_To do:_ Convert the lines starting with the one that contains "In the photo depicted, how" and running to the end of the lines into a two-column CSV with the headers input and output. Give one row per entry: its text in input and its answer in output, each in a single quoted field with line breaks replaced by spaces.

[Start Rows]

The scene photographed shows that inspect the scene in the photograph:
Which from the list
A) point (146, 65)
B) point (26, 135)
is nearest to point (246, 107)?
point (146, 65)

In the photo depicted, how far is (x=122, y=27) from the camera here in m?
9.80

[End Rows]

_Solution for this task:_
input,output
"In the photo depicted, how far is (x=122, y=27) from the camera here in m?","9.80"